# Let It Flow

by Lina, Martina and Rudi-Renoir

## Summary
1. Inspiration
2. Create Dataset
3. Goal
4. First Tryout - RNN
5. Supervised Learning - Linas Notebooks
6. Unsupervised Learning - Rudis Notebooks
7. Other Models
8. Webapp

## Inspiration

- The Sound of the day-by-day life
- Playfull experience
- Own data, own bias

## Create Dataset

### How we created ...



#### Dataset Overview

- Number of Participants: 3 (Lina, Martina, Rudi)
- Total Clips: 600 short clips (200 per person)
- Recording Device: iPhone with the native app camera
- Duration of Clips: Each clip should be up to 20 seconds long
- Object Used: IKEA glass (each participant will have two identical glasses)
- Water: Tap water, room temperature

- Short: 0-5
- Medium: 5-10 
- Long: 10-15

#### Recording Guidelines
1. Setting:
- Record in a quiet environment to minimize background noise, as we are primarily using the audio from the clips.
- You could aim for [10 – 20 recordings per setup](#why-this-range). This ensures you capture a variety of sound nuances within the same conditions (e.g., slight variations in pouring speed, distance from the glass, etc.) without oversaturating the dataset with too much repetition.
- Pouring Variations: Each participant will pour water into the glass at three distinct speeds:
    - Slow: Gentle, slow pouring. ~5s.
    - Medium: Steady, moderate flow. ~10s.
    - Fast: Rapid pouring, near the limit of what the glass can handle without spilling. ~15s.
    Ensure a clear distinction between these speeds in each clip.

2. Consistency:
- Always use the same IKEA glass model.
- Always fill the same amount of water in the glass at the start.
- Record in different environments, but maintain sound clarity.
- Different pouring angles (straight, diagonal)

3. Environment:
- You can change the recording environment slightly (kitchen, outdoors, etc.), but the sound of the pouring water should remain the focus.
- Recordings should be done with natural, ambient room acoustics, without any additional audio effects.

4. Video Duration:
- Aim for shorter clips (10-20 seconds). The audio needs to capture the entire pouring process, from start to end.

##### Why This Range?:
More than 20 recordings in the exact same setup might lead to diminishing returns, as the model could learn to overfit to specific sound patterns rather than generalize.
Fewer than 10 recordings might miss important subtle variations.

## Create Dataset

 ### ... and how we used

 - RAW
    - Python script build on top of  [Videopy](#videopy) - FFmpeg libraries [here](./Lina/mov2wav_FFmpeg.ipynb)
    - Audios in .wav (Waveform Audio File Format) [format](#what-are-these-formats) with the PCM (Pulse Code Modulation) codec.
 - normalized in 18s
   - cropping and padding

##### VideoPy
- Both VideoPy (MoviePy) and FFmpeg are libraries designed to handle video processing tasks, such as cutting, merging, and manipulating video files. 
- They are both Open-source, Cross-platform, allow scripting and automation for video editing tasks and Supports Multiple Formats.
- We did our script to automate extraction with VideoPy: 
    - High-level abstraction, easier for beginners.
    - Direct integration with Python, making it ideal for Python developers.
    - Simplified video editing tasks (cutting, merging, adding effects, etc.).
    - More suitable for simpler tasks and Python-based automation.
    - Slower performance compared to direct use of FFmpeg.
    - Limited control over low-level video parameters (like codec settings, bitrate).
    - Less flexibility in highly complex video processing tasks.

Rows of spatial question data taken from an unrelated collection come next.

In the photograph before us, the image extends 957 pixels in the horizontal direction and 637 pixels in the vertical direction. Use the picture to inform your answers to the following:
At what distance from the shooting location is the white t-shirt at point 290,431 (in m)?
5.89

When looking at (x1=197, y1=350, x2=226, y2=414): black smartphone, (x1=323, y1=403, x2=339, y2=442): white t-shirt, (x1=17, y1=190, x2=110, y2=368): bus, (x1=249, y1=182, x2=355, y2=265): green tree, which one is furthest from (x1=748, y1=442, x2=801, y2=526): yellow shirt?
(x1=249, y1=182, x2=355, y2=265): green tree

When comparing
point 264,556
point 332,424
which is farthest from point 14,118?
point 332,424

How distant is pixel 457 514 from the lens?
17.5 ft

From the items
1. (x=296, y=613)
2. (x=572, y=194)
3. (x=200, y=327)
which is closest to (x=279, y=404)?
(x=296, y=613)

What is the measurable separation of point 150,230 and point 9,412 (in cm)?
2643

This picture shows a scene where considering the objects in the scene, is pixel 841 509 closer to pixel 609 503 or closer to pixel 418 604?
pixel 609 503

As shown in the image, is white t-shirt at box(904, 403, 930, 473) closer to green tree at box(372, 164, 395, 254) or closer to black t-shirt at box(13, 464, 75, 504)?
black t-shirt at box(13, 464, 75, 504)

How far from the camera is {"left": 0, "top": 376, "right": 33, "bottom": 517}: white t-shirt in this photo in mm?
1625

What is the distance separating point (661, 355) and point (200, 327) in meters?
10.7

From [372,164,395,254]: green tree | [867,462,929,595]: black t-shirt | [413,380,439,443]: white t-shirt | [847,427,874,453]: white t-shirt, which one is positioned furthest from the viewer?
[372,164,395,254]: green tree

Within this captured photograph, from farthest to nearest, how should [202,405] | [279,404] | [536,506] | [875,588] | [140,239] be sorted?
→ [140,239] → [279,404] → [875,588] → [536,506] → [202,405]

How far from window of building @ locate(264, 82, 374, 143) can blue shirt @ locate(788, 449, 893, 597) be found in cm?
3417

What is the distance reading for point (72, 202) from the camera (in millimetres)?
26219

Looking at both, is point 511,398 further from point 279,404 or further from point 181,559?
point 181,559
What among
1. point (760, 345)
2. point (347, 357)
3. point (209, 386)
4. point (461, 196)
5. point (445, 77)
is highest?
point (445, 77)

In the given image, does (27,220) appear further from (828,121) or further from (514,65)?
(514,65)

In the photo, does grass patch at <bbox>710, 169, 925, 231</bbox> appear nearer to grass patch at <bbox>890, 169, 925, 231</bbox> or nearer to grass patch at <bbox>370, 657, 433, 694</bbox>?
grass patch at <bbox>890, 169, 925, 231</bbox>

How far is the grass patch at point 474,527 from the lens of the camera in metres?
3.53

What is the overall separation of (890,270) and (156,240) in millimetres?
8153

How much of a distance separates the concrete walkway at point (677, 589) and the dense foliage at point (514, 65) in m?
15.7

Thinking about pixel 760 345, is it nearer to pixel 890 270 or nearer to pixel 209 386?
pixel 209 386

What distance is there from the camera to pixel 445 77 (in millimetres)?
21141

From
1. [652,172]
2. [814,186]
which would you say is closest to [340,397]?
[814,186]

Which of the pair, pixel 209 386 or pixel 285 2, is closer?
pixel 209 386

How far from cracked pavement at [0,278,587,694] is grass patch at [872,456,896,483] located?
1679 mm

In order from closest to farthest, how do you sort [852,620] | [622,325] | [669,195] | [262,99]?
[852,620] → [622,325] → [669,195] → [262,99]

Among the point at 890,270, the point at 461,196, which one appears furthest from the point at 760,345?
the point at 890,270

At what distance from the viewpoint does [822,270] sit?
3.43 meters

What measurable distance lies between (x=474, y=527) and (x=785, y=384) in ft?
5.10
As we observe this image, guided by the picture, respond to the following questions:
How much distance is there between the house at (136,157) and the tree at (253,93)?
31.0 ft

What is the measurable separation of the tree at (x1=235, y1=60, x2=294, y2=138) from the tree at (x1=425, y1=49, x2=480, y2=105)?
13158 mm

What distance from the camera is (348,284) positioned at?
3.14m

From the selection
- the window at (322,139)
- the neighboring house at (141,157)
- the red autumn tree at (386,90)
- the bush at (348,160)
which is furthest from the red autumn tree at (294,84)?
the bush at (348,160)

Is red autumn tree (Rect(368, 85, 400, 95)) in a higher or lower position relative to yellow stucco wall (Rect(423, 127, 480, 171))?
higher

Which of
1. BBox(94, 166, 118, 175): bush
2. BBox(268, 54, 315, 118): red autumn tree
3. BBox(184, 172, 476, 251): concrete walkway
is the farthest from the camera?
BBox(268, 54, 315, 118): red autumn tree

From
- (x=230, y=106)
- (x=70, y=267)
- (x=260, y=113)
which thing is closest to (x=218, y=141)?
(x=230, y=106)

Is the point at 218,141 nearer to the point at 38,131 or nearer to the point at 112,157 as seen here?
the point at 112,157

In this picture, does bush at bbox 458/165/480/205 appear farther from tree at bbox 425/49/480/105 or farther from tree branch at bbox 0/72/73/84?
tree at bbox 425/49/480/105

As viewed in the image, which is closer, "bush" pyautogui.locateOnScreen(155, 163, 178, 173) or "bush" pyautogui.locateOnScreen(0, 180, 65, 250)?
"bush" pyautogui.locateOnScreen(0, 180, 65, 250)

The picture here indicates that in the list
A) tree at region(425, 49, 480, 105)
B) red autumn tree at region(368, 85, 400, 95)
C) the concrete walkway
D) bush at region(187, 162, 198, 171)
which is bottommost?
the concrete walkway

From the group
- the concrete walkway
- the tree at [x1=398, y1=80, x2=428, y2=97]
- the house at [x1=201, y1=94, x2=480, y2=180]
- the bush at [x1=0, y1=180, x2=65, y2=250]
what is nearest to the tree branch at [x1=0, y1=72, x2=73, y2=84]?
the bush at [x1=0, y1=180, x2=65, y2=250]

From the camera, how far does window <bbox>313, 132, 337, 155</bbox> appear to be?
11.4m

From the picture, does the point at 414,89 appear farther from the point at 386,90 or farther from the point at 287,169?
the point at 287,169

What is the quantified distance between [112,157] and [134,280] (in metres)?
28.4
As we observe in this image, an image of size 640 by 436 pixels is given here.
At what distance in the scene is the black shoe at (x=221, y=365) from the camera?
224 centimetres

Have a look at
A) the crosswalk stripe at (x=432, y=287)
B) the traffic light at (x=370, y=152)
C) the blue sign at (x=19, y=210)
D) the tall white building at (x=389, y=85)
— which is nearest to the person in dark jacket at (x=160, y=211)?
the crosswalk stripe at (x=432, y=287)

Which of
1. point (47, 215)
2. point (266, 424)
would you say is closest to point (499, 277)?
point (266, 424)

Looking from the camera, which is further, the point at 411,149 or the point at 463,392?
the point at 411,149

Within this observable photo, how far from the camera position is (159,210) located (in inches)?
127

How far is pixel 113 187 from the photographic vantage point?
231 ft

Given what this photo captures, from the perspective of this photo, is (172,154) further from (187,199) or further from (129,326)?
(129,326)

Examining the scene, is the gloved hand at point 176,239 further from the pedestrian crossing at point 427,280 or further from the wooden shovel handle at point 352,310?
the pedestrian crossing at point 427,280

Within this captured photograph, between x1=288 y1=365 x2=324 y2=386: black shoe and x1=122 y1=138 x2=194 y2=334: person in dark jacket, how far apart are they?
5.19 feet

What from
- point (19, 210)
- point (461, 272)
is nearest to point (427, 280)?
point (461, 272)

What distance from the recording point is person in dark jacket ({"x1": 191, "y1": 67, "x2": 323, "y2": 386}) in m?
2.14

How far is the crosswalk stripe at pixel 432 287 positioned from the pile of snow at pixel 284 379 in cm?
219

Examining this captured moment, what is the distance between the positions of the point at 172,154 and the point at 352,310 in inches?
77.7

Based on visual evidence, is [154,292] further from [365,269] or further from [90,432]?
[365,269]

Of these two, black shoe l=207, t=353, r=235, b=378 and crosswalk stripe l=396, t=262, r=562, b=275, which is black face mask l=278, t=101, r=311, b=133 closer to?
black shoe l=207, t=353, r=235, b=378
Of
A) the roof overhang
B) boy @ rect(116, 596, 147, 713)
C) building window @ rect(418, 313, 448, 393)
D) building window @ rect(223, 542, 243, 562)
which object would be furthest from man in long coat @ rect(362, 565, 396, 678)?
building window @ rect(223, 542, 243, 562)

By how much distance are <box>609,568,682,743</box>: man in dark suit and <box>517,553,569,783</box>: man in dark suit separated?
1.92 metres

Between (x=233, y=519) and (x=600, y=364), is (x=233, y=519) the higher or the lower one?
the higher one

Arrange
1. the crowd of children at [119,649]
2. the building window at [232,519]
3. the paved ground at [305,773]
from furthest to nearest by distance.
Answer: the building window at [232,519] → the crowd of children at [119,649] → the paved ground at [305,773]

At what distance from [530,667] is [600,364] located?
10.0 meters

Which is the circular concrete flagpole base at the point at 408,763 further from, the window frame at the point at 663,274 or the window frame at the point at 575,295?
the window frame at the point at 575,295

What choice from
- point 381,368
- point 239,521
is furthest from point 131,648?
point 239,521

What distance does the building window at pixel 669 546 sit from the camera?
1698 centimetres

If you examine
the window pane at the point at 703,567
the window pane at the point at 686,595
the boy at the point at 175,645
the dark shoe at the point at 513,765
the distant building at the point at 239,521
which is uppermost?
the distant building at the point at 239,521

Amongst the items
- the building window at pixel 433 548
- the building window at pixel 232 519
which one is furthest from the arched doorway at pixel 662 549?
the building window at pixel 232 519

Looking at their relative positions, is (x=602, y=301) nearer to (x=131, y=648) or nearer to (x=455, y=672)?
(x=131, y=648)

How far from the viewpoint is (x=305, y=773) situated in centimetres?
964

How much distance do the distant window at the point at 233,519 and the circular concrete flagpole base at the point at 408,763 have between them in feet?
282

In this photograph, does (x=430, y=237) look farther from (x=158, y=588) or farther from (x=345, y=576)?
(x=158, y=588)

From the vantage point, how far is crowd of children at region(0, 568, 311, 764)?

##### What are these formats?
1. WAV format:
- A popular, uncompressed audio format created by Microsoft and IBM.
- It acts as a container for audio data, meaning it can hold audio in various encoding formats, but it is most commonly used for high-quality, lossless audio.
2. PCM codec:
- Pulse Code Modulation (PCM) is a method used to digitally represent analog signals.
- It is one of the simplest and most widely used audio codecs.
- PCM audio is uncompressed, meaning the audio is captured and stored in its most accurate form, leading to high-quality sound.
- It typically results in large file sizes due to the lack of compression, making it a good choice for applications requiring high-fidelity audio.

## Goal
The goal is to train a machine learning model from a custom dataset of water pouring sounds.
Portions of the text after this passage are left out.